В схеме «Vendor Email Compromise» (VEC) используется тот же приём, но с другим углом зрения: злоумышленники взламывают учетные записи сотрудников компании-поставщика или выдают себя за них, а затем используют существующие деловые отношения, чтобы мошеннические запросы на оплату выглядели вполне обычными. 

4. Фарминг

Фарминг — это атака, при которой вы делаете все правильно, но все равно попадаете на поддельный сайт.

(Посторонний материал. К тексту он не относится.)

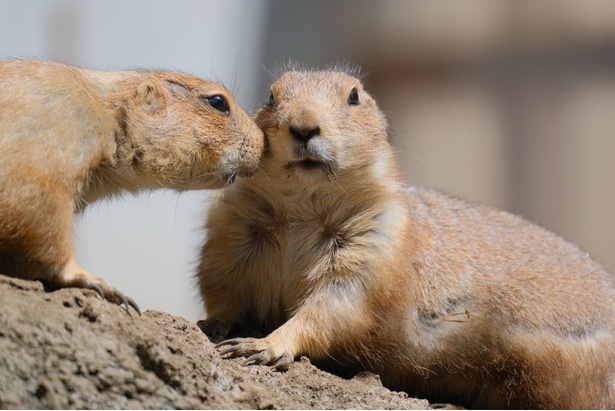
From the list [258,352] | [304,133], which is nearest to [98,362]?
[258,352]

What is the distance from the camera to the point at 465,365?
5.21 metres

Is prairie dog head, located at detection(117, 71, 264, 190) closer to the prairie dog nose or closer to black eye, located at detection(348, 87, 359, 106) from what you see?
the prairie dog nose

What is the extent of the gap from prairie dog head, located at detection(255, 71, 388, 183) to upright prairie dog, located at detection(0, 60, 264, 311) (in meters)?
0.19

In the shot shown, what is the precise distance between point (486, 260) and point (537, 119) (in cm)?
359

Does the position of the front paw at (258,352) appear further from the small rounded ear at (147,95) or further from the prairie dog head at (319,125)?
the small rounded ear at (147,95)

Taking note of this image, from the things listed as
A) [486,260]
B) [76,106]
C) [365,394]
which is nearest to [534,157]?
[486,260]

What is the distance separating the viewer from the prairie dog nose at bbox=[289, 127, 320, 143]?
4.73 metres

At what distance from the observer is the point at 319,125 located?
4.75 meters

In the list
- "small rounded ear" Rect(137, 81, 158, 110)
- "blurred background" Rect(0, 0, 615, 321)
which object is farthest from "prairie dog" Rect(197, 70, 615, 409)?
"blurred background" Rect(0, 0, 615, 321)

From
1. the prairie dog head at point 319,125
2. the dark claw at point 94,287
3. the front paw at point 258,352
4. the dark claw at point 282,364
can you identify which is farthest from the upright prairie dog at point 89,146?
the dark claw at point 282,364

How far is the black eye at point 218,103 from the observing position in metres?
4.77

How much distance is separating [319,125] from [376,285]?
984mm

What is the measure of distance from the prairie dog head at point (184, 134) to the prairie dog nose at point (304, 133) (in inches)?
9.8

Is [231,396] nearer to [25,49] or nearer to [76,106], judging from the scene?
[76,106]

Злоумышленники используют уязвимости в системе DNS или изменяют настройки DNS с помощью вредоносного ПО, в результате чего даже правильно введенный URL-адрес приводит к поддельному сайту. Адресная строка браузера может выглядеть вполне нормально. Здесь нет подозрительной ссылки, на которую можно навести курсор, и нет явных признаков в электронном письме, поскольку в некоторых случаях письма вообще нет. Вы просто заходите на сайт, который посещали десятки раз, и попадаете туда, куда не собирались.

Фарминг обнаружить сложнее, чем поддельную ссылку, а научить систему противостоять ему — тем более

5. Компрометация деловой электронной почты (BEC)

Город в Колорадо потерял более 1 миллиона долларов после того, как злоумышленник отправил поддельный запрос на обновление платежных данных местной строительной компании. Сотрудник обновил платежные реквизиты, и средства были перенаправлены. К тому времени, когда кто-то это заметил, деньги уже исчезли.

BEC — это либо взломанная учетная запись легитимной электронной почты, либо достаточно убедительная имитация такой учетной записи, которая используется для авторизации транзакций, перенаправления платежей или похищения конфиденциальных данных. Отчет ФБР о киберпреступлениях за 2019 год указано, что убытки от BEC в том году составили более 1,7 миллиарда долларов, что составляет более половины всех зарегистрированных убытков от киберпреступлений, и с тех пор эти цифры только растут.

Эффективность BEC заключается в том, что запрос поступает через канал, которому люди уже доверяют, например, с известного адреса электронной почты, от поставщика, с которым у них уже налажены отношения, или от человека, чьё имя им знакомо. Одобрение происходит до того, как кому-либо приходит в голову проверить информацию через другой канал.

Применение DMARC устраняет вектор прямого подражания: злоумышленник не сможет отправлять электронные письма, проходящие аутентификацию как отправленные с вашего домена, без доступа к вашим ключам подписи. Мониторинг PowerDMARC в в режиме реального времени выявляет сбои аутентификации и необычные модели отправки, прежде чем они превратятся в инциденты.

В отличие от устаревших решений, PowerDMARC специально разработан как для крупных предприятий, так и для MSP и предлагает: расширенные возможности отчетности, автоматизированное управление SPF и многопользовательские информационные панели. Узнайте, почему наши клиенты ставят нас на первое место на G2.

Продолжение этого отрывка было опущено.